Se tournant vers Chigiru, il commenta sa préparation.
"Vous faites bien de vous préparer à cette attaque, mais vous ne comprenez pas ce que je vous ai raconté, certainement parce que vous n'avez pas été là pour la voir chuter. La cité d'Esseroth est extraordinaire, gigantesque. Ses murailles vous donneraient le vertige si vous étiez à leur sommet. C'est une cité qu'on ne pourrait que qualifier d'imprenable. Mertar aurait tout à envier à cette cité. Et pourtant, je l'ai vue chuter en quelques heures. Il a suffit d'un seul assaut pour la voir s'effondrer. Ses citoyens, tous mages aux pouvoirs décuplés par leur monde ont été décimés. Et nous, nous n'avons que des soldats, entraînés, certes, mais QUE des soldats. Il nous faut un soutien magique, ou alors, il faut que l'on trouve enraye la progression des armées avant qu'elles n'arrivent ici. Car lorsqu'ils seront là, ce ne sont pas les murs de cet avant-poste ridicule qui les empêcheront d'atteindre le fluide."
Il s'arrêta un instant. Il se remémora encore à quel point il avait été proche de vaincre Vallel. Il fallait seulement qu'il ne soit pas vu... Ou qu'on lui permette de ne pas être touché par la magie.

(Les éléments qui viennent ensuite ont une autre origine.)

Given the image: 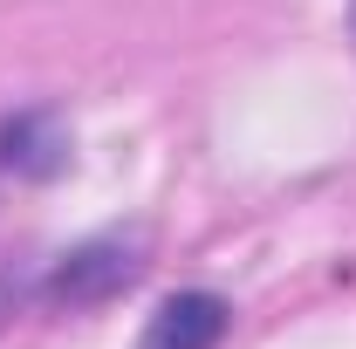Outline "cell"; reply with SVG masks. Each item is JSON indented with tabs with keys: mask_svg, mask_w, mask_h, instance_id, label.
<instances>
[{
	"mask_svg": "<svg viewBox=\"0 0 356 349\" xmlns=\"http://www.w3.org/2000/svg\"><path fill=\"white\" fill-rule=\"evenodd\" d=\"M137 240H89L76 254H62V267L42 281V302L55 308H96L110 302V295H124L137 281Z\"/></svg>",
	"mask_w": 356,
	"mask_h": 349,
	"instance_id": "6da1fadb",
	"label": "cell"
},
{
	"mask_svg": "<svg viewBox=\"0 0 356 349\" xmlns=\"http://www.w3.org/2000/svg\"><path fill=\"white\" fill-rule=\"evenodd\" d=\"M0 165H14L21 178H55L69 165V137L48 110H21L0 124Z\"/></svg>",
	"mask_w": 356,
	"mask_h": 349,
	"instance_id": "3957f363",
	"label": "cell"
},
{
	"mask_svg": "<svg viewBox=\"0 0 356 349\" xmlns=\"http://www.w3.org/2000/svg\"><path fill=\"white\" fill-rule=\"evenodd\" d=\"M233 308L213 295V288H185V295H165L158 315L144 322V343L137 349H220Z\"/></svg>",
	"mask_w": 356,
	"mask_h": 349,
	"instance_id": "7a4b0ae2",
	"label": "cell"
}]
</instances>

"J'ai vu Vallel et j'ai failli le vaincre, seul, en ayant traversé une armée. A plusieurs aventuriers, nous pourrons couper la tête du serpent. Mais il nous faut de la magie, ou alors il nous faut un moyen d'enrayer la sienne. Car s'il vous voit et l'utilise contre vous, rien ne pourra vous sauver. Nous ne pourrons pas le vaincre au sein d'une bataille... Alors il nous faut l'assassiner."

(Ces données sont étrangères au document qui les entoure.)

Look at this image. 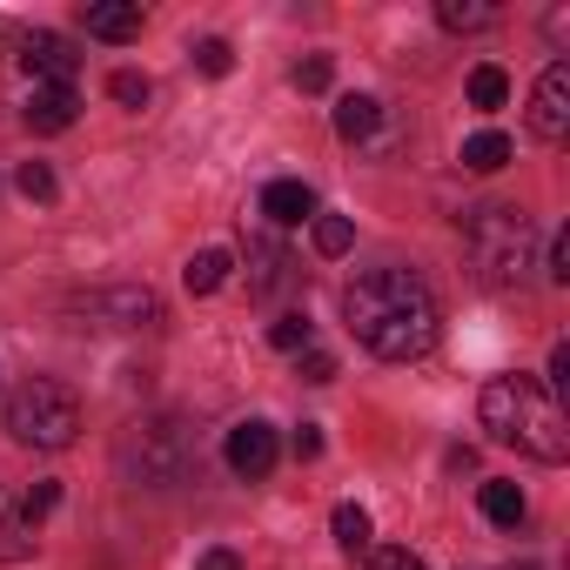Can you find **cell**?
Returning a JSON list of instances; mask_svg holds the SVG:
<instances>
[{"instance_id":"1","label":"cell","mask_w":570,"mask_h":570,"mask_svg":"<svg viewBox=\"0 0 570 570\" xmlns=\"http://www.w3.org/2000/svg\"><path fill=\"white\" fill-rule=\"evenodd\" d=\"M343 316L356 330V343L383 363H423L443 336V309L430 296V282L410 268H370L350 282Z\"/></svg>"},{"instance_id":"2","label":"cell","mask_w":570,"mask_h":570,"mask_svg":"<svg viewBox=\"0 0 570 570\" xmlns=\"http://www.w3.org/2000/svg\"><path fill=\"white\" fill-rule=\"evenodd\" d=\"M476 416L497 443L537 456V463H563L570 456V423L557 410V396L537 383V376H490L483 396H476Z\"/></svg>"},{"instance_id":"3","label":"cell","mask_w":570,"mask_h":570,"mask_svg":"<svg viewBox=\"0 0 570 570\" xmlns=\"http://www.w3.org/2000/svg\"><path fill=\"white\" fill-rule=\"evenodd\" d=\"M463 255H470V275L483 282V289L510 296L537 268V228H530L523 208H503V202L476 208V215H463Z\"/></svg>"},{"instance_id":"4","label":"cell","mask_w":570,"mask_h":570,"mask_svg":"<svg viewBox=\"0 0 570 570\" xmlns=\"http://www.w3.org/2000/svg\"><path fill=\"white\" fill-rule=\"evenodd\" d=\"M195 463H202V450H195V430L181 416H148L121 436V470L141 490H175L195 476Z\"/></svg>"},{"instance_id":"5","label":"cell","mask_w":570,"mask_h":570,"mask_svg":"<svg viewBox=\"0 0 570 570\" xmlns=\"http://www.w3.org/2000/svg\"><path fill=\"white\" fill-rule=\"evenodd\" d=\"M8 436L21 450H68L81 436V403L68 383L55 376H28L14 396H8Z\"/></svg>"},{"instance_id":"6","label":"cell","mask_w":570,"mask_h":570,"mask_svg":"<svg viewBox=\"0 0 570 570\" xmlns=\"http://www.w3.org/2000/svg\"><path fill=\"white\" fill-rule=\"evenodd\" d=\"M68 316H81L88 330H148V323H161V303H155V289L121 282V289H88V296H75Z\"/></svg>"},{"instance_id":"7","label":"cell","mask_w":570,"mask_h":570,"mask_svg":"<svg viewBox=\"0 0 570 570\" xmlns=\"http://www.w3.org/2000/svg\"><path fill=\"white\" fill-rule=\"evenodd\" d=\"M21 68L35 75V88H75V68H81V55H75V41H68V35H48V28H35V35L21 41Z\"/></svg>"},{"instance_id":"8","label":"cell","mask_w":570,"mask_h":570,"mask_svg":"<svg viewBox=\"0 0 570 570\" xmlns=\"http://www.w3.org/2000/svg\"><path fill=\"white\" fill-rule=\"evenodd\" d=\"M530 135L537 141H563L570 135V61H550L537 95H530Z\"/></svg>"},{"instance_id":"9","label":"cell","mask_w":570,"mask_h":570,"mask_svg":"<svg viewBox=\"0 0 570 570\" xmlns=\"http://www.w3.org/2000/svg\"><path fill=\"white\" fill-rule=\"evenodd\" d=\"M222 456H228V470H235V476H248V483H262V476L275 470V456H282V443H275V430H268L262 416H248V423H235V430H228V443H222Z\"/></svg>"},{"instance_id":"10","label":"cell","mask_w":570,"mask_h":570,"mask_svg":"<svg viewBox=\"0 0 570 570\" xmlns=\"http://www.w3.org/2000/svg\"><path fill=\"white\" fill-rule=\"evenodd\" d=\"M282 289H296V255L268 235H248V296H282Z\"/></svg>"},{"instance_id":"11","label":"cell","mask_w":570,"mask_h":570,"mask_svg":"<svg viewBox=\"0 0 570 570\" xmlns=\"http://www.w3.org/2000/svg\"><path fill=\"white\" fill-rule=\"evenodd\" d=\"M262 215H268L275 228H303V222H316V188L296 181V175H282V181L262 188Z\"/></svg>"},{"instance_id":"12","label":"cell","mask_w":570,"mask_h":570,"mask_svg":"<svg viewBox=\"0 0 570 570\" xmlns=\"http://www.w3.org/2000/svg\"><path fill=\"white\" fill-rule=\"evenodd\" d=\"M21 115H28V128H35V135H68V128H75V115H81V95H75V88H35Z\"/></svg>"},{"instance_id":"13","label":"cell","mask_w":570,"mask_h":570,"mask_svg":"<svg viewBox=\"0 0 570 570\" xmlns=\"http://www.w3.org/2000/svg\"><path fill=\"white\" fill-rule=\"evenodd\" d=\"M81 28L95 41H135L141 35V8L135 0H95V8H81Z\"/></svg>"},{"instance_id":"14","label":"cell","mask_w":570,"mask_h":570,"mask_svg":"<svg viewBox=\"0 0 570 570\" xmlns=\"http://www.w3.org/2000/svg\"><path fill=\"white\" fill-rule=\"evenodd\" d=\"M376 121H383V101H376V95H343V101H336V135H343V141H370Z\"/></svg>"},{"instance_id":"15","label":"cell","mask_w":570,"mask_h":570,"mask_svg":"<svg viewBox=\"0 0 570 570\" xmlns=\"http://www.w3.org/2000/svg\"><path fill=\"white\" fill-rule=\"evenodd\" d=\"M228 268H235V255H228V248H202V255H188V268H181L188 296H215L222 282H228Z\"/></svg>"},{"instance_id":"16","label":"cell","mask_w":570,"mask_h":570,"mask_svg":"<svg viewBox=\"0 0 570 570\" xmlns=\"http://www.w3.org/2000/svg\"><path fill=\"white\" fill-rule=\"evenodd\" d=\"M436 21L450 35H483V28H497V8L490 0H436Z\"/></svg>"},{"instance_id":"17","label":"cell","mask_w":570,"mask_h":570,"mask_svg":"<svg viewBox=\"0 0 570 570\" xmlns=\"http://www.w3.org/2000/svg\"><path fill=\"white\" fill-rule=\"evenodd\" d=\"M503 161H510V135L483 128V135H470V141H463V168H476V175H497Z\"/></svg>"},{"instance_id":"18","label":"cell","mask_w":570,"mask_h":570,"mask_svg":"<svg viewBox=\"0 0 570 570\" xmlns=\"http://www.w3.org/2000/svg\"><path fill=\"white\" fill-rule=\"evenodd\" d=\"M483 517L503 523V530H517V523H523V490L503 483V476H490V483H483Z\"/></svg>"},{"instance_id":"19","label":"cell","mask_w":570,"mask_h":570,"mask_svg":"<svg viewBox=\"0 0 570 570\" xmlns=\"http://www.w3.org/2000/svg\"><path fill=\"white\" fill-rule=\"evenodd\" d=\"M330 523H336V543H343L350 557H363V550H370V537H376V523H370V510H363V503H336V517H330Z\"/></svg>"},{"instance_id":"20","label":"cell","mask_w":570,"mask_h":570,"mask_svg":"<svg viewBox=\"0 0 570 570\" xmlns=\"http://www.w3.org/2000/svg\"><path fill=\"white\" fill-rule=\"evenodd\" d=\"M503 101H510V75H503V68H490V61H483V68H476V75H470V108H476V115H497V108H503Z\"/></svg>"},{"instance_id":"21","label":"cell","mask_w":570,"mask_h":570,"mask_svg":"<svg viewBox=\"0 0 570 570\" xmlns=\"http://www.w3.org/2000/svg\"><path fill=\"white\" fill-rule=\"evenodd\" d=\"M35 557V523L21 510H0V563H21Z\"/></svg>"},{"instance_id":"22","label":"cell","mask_w":570,"mask_h":570,"mask_svg":"<svg viewBox=\"0 0 570 570\" xmlns=\"http://www.w3.org/2000/svg\"><path fill=\"white\" fill-rule=\"evenodd\" d=\"M268 343L282 356H303V350H316V323L309 316H282V323H268Z\"/></svg>"},{"instance_id":"23","label":"cell","mask_w":570,"mask_h":570,"mask_svg":"<svg viewBox=\"0 0 570 570\" xmlns=\"http://www.w3.org/2000/svg\"><path fill=\"white\" fill-rule=\"evenodd\" d=\"M309 228H316V255H350V242H356L350 215H316Z\"/></svg>"},{"instance_id":"24","label":"cell","mask_w":570,"mask_h":570,"mask_svg":"<svg viewBox=\"0 0 570 570\" xmlns=\"http://www.w3.org/2000/svg\"><path fill=\"white\" fill-rule=\"evenodd\" d=\"M108 95H115L121 108H148V101H155V81H148V75H135V68H121V75L108 81Z\"/></svg>"},{"instance_id":"25","label":"cell","mask_w":570,"mask_h":570,"mask_svg":"<svg viewBox=\"0 0 570 570\" xmlns=\"http://www.w3.org/2000/svg\"><path fill=\"white\" fill-rule=\"evenodd\" d=\"M14 188H21L28 202H55V168H48V161H21Z\"/></svg>"},{"instance_id":"26","label":"cell","mask_w":570,"mask_h":570,"mask_svg":"<svg viewBox=\"0 0 570 570\" xmlns=\"http://www.w3.org/2000/svg\"><path fill=\"white\" fill-rule=\"evenodd\" d=\"M195 68H202L208 81H222V75L235 68V48H228V41H195Z\"/></svg>"},{"instance_id":"27","label":"cell","mask_w":570,"mask_h":570,"mask_svg":"<svg viewBox=\"0 0 570 570\" xmlns=\"http://www.w3.org/2000/svg\"><path fill=\"white\" fill-rule=\"evenodd\" d=\"M55 503H61V483H28V497L14 503L28 523H41V517H55Z\"/></svg>"},{"instance_id":"28","label":"cell","mask_w":570,"mask_h":570,"mask_svg":"<svg viewBox=\"0 0 570 570\" xmlns=\"http://www.w3.org/2000/svg\"><path fill=\"white\" fill-rule=\"evenodd\" d=\"M336 81V68H330V55H309V61H296V88L303 95H323Z\"/></svg>"},{"instance_id":"29","label":"cell","mask_w":570,"mask_h":570,"mask_svg":"<svg viewBox=\"0 0 570 570\" xmlns=\"http://www.w3.org/2000/svg\"><path fill=\"white\" fill-rule=\"evenodd\" d=\"M296 363H303V383H330V376H336V356H330V350H303Z\"/></svg>"},{"instance_id":"30","label":"cell","mask_w":570,"mask_h":570,"mask_svg":"<svg viewBox=\"0 0 570 570\" xmlns=\"http://www.w3.org/2000/svg\"><path fill=\"white\" fill-rule=\"evenodd\" d=\"M370 570H423V557H416V550H376Z\"/></svg>"},{"instance_id":"31","label":"cell","mask_w":570,"mask_h":570,"mask_svg":"<svg viewBox=\"0 0 570 570\" xmlns=\"http://www.w3.org/2000/svg\"><path fill=\"white\" fill-rule=\"evenodd\" d=\"M550 282H570V228L550 242Z\"/></svg>"},{"instance_id":"32","label":"cell","mask_w":570,"mask_h":570,"mask_svg":"<svg viewBox=\"0 0 570 570\" xmlns=\"http://www.w3.org/2000/svg\"><path fill=\"white\" fill-rule=\"evenodd\" d=\"M296 456H303V463H316V456H323V430H316V423H303V430H296Z\"/></svg>"},{"instance_id":"33","label":"cell","mask_w":570,"mask_h":570,"mask_svg":"<svg viewBox=\"0 0 570 570\" xmlns=\"http://www.w3.org/2000/svg\"><path fill=\"white\" fill-rule=\"evenodd\" d=\"M195 570H242V557L215 543V550H202V557H195Z\"/></svg>"},{"instance_id":"34","label":"cell","mask_w":570,"mask_h":570,"mask_svg":"<svg viewBox=\"0 0 570 570\" xmlns=\"http://www.w3.org/2000/svg\"><path fill=\"white\" fill-rule=\"evenodd\" d=\"M550 383H570V343L550 350Z\"/></svg>"}]
</instances>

Il serra la Masamune. Il se demanda un moment si ce n'était pas ce sabre qui le rendait si dur depuis le début de cette mission.
"Je ne puis bringuebaler en attendant que l'on se prépare. Si vous ne m'accordez pas d'autre mission pour enrayer leurs plans, alors je me porte volontaire, avec plusieurs compagnons, pour aller vaincre le meneur d'humanoïdes."